Dans un article publié mercredi 05 septembre 2022, c’est le journal Miami Hérald qui a divulgué l’information. Selon cet article, le représentant Val Demings et le sénateur Bob Menéndez, deux législateurs démocrates « veulent exiger du gouvernement américain qu'il mène des enquêtes sur les personnalités politiques et économiques haïtiennes et les organisations soupçonnées de soutenir les activités des gangs en Haïti ».
Ils ont, en sens, travaillé sur un projet de loi. Ce « projet de loi sur la transparence de la collusion criminelle en Haïti de 2022 est axé sur les puissants gangs de rue d'Haïti et nécessiterait une nouvelle enquête fédérale et un rapport sur les individus et les organisations politiques et économiques soutenant les activités des gangs criminels en Haïti ».
Le représentant Val Demings, un démocrate candidat au Sénat américain en Floride qui représente actuellement le 10e district du Congrès de l'État, prévoit de présenter le projet de loi cette semaine à la Chambre des représentants. Son collègue démocrate, le sénateur Bob Menéndez du New Jersey, travail sur la version à présenté au Sénat.
« Cette nouvelle législation nous aidera à identifier les mauvais acteurs derrière l'anarchie d'Haïti et à les tenir responsables. Après l'assassinat effronté du président haïtien Jovenel Moïse, les meurtres et les enlèvements ont explosé, avec le soutien des élites politiques et économiques haïtiennes.
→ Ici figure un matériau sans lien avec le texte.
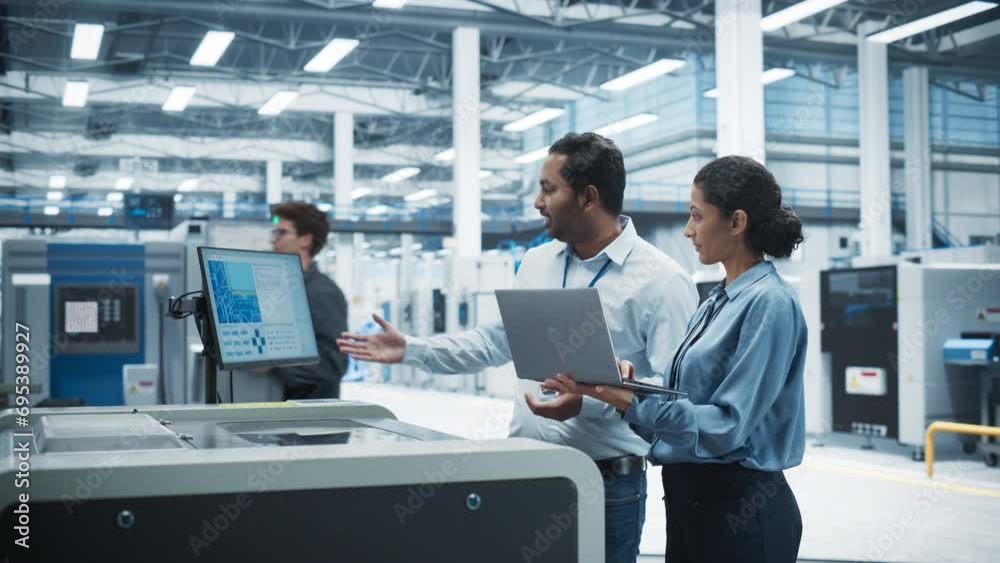 Poster indian male industrial engineer and hispanic female manager using laptop and talking at electronics 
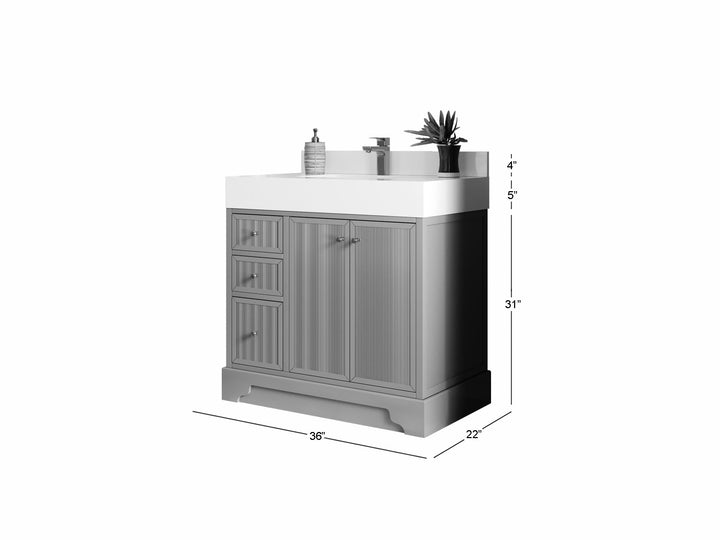 Manhattan 36 in. W x 22 in. D Center Sink Bathroom Vanity - photo 5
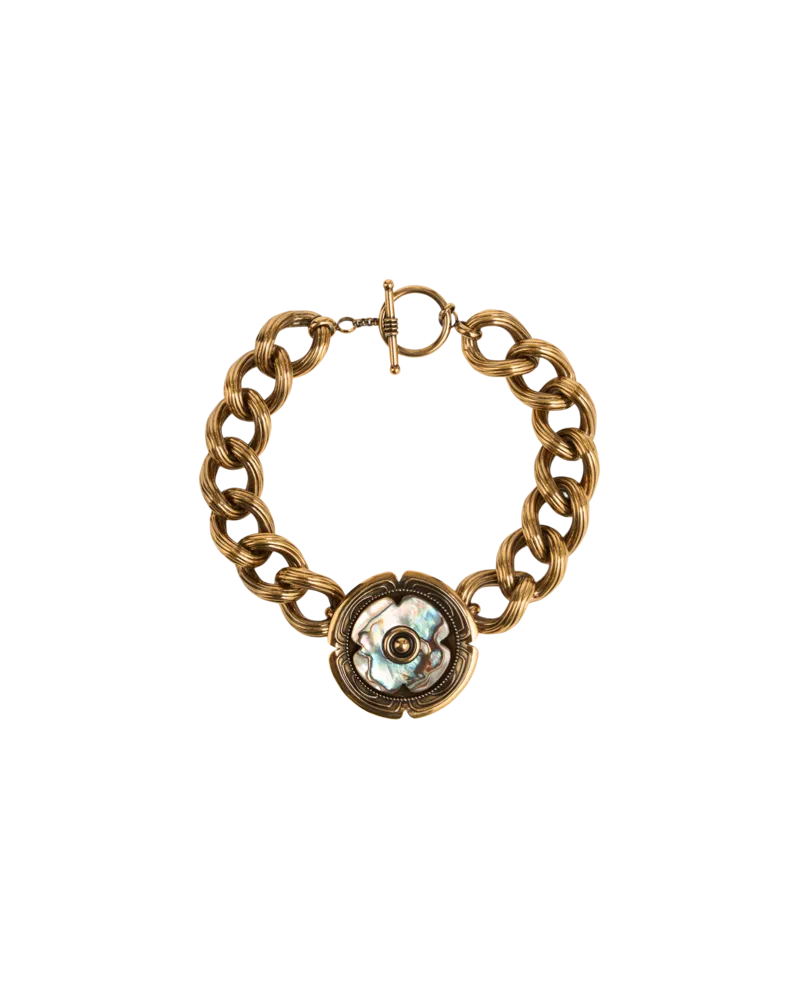 Etro Vergoldete Halskette Mit Blume Aus Perlmutt, Damen, Gold Gold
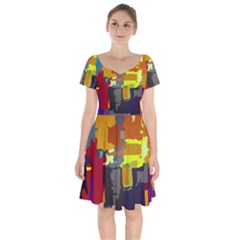 Abstract Vibrant Colour Short Sleeve Bardot Dress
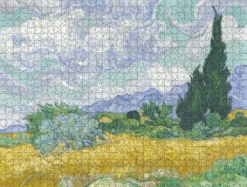 A Wheatfield, With Cypresses - National Gallery 1000 Piece Jigsaw Puzzle -All Jigsaw Puzzles WR AJP NG3861 National Gallery Wheatfield 1000 Van Gogh Jigsaw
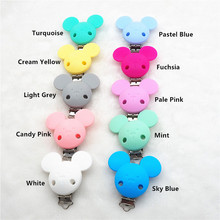 Chenkai 50PCS BPA Free Silicone Teether Clips Pacifier DIY Baby Mouse Animal Nursing Jewelry Toy Dummy Chain Holder clips 2024 - buy cheap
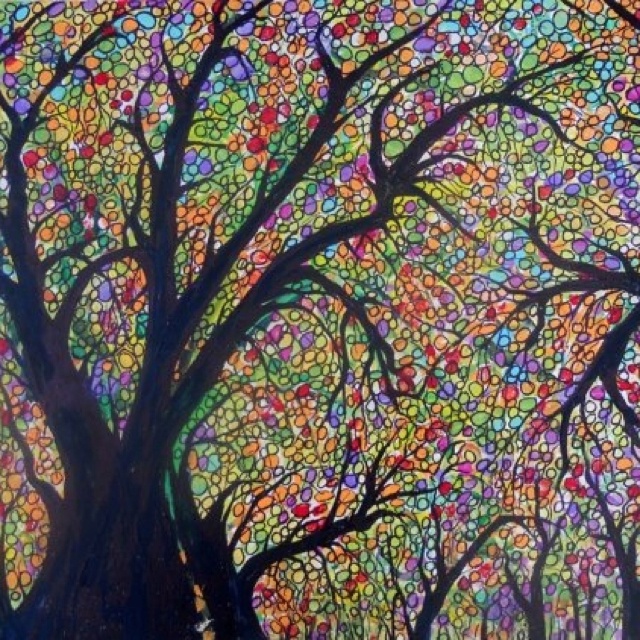 a painting of trees with colorful leaves on them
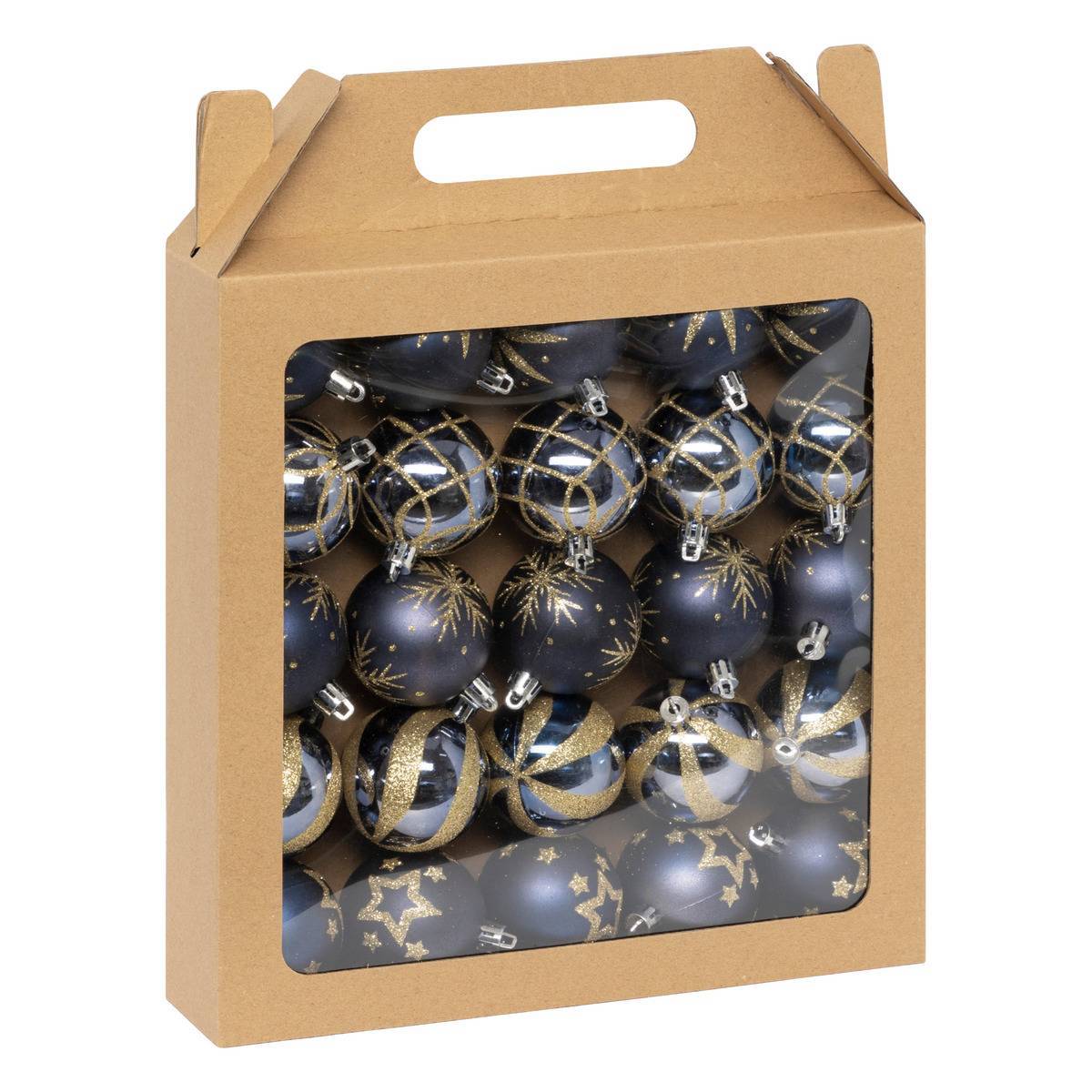Fééric Lights & Christmas - Boules de Noël "Colorama de Noël" lot de 25 en plastique recyclé D6cm bleu doré - Atmosphera Créateur d'intérieur - Imagen 1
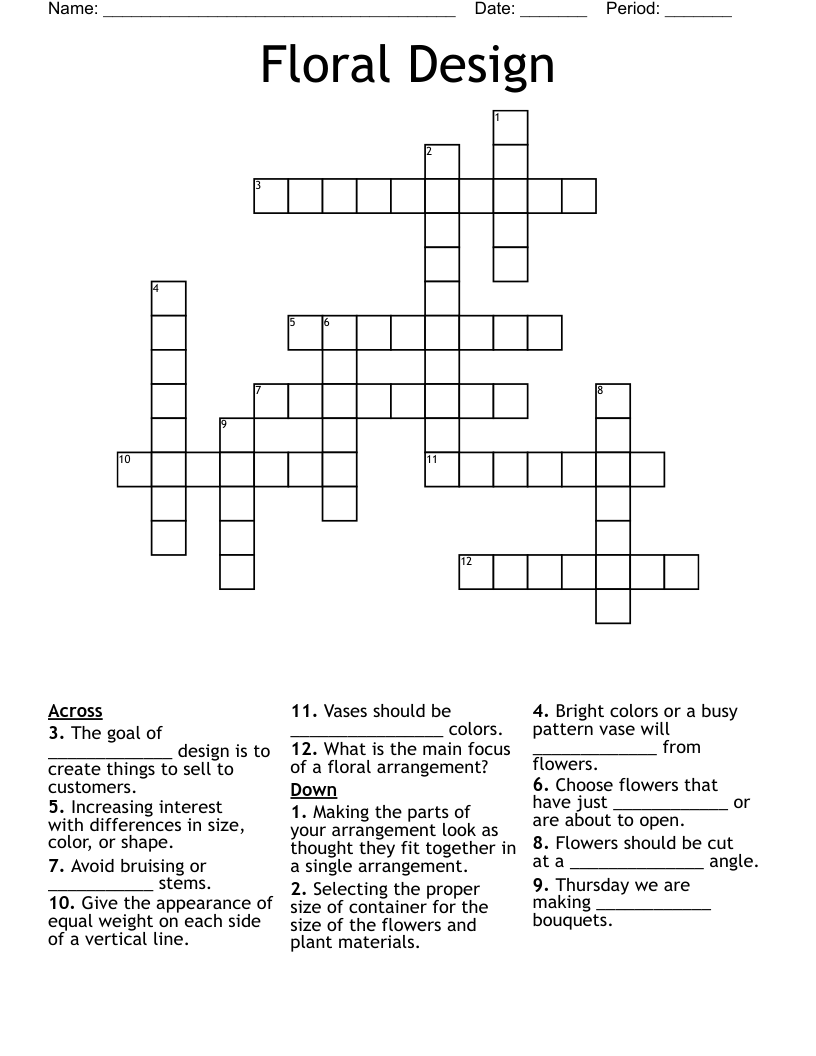 Floral Design Crossword WordMint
Les États-Unis doivent prendre des mesures concrètes pour tenir ces criminels responsables et aider le peuple haïtien à atteindre la stabilité, la liberté, les droits de l'homme et la démocratie» a déclaré Demings cité par le Miami Hérald.
Le mois dernier, l'administration Biden a fait pression pour une résolution au Conseil de sécurité des Nations Unies afin d'établir un nouveau cadre de sanctions internationales contre les chefs de gangs haïtiens et ceux qui leur fournissent des armes et un soutien financier.
Le libellé proposé a été partagé mardi par les États-Unis avec les membres du Conseil de sécurité à New York, qui devront finalement l'approuver.
Les partisans du projet de loi Demings ont déclaré que la législation déterminera, par le biais d'enquêtes menées par des agences fédérales, les liens entre la violence des gangs en Haïti et ses bailleurs de fonds pour découvrir les bailleurs de fonds des gangs.
Contrairement à la nouvelle loi sur la politique américaine en Haïti qui a été signée plus tôt cette année par le président Biden et appelle à une enquête sur les « actes de corruption importants », la législation de Demings s'attaque au crime organisé et nécessiterait un effort pluriannuel.
« Cela signifie que si les partisans des gangs sont tenus pour responsables et remplacés par d'autres acteurs plus récents, ces nouveaux individus peuvent également être ciblés et tenus pour responsables » a déclaré Daniel Gleick, directeur des communications de Demings.
À tout le moins, la législation ferait des sanctions contre Haïti une priorité pour le gouvernement américain.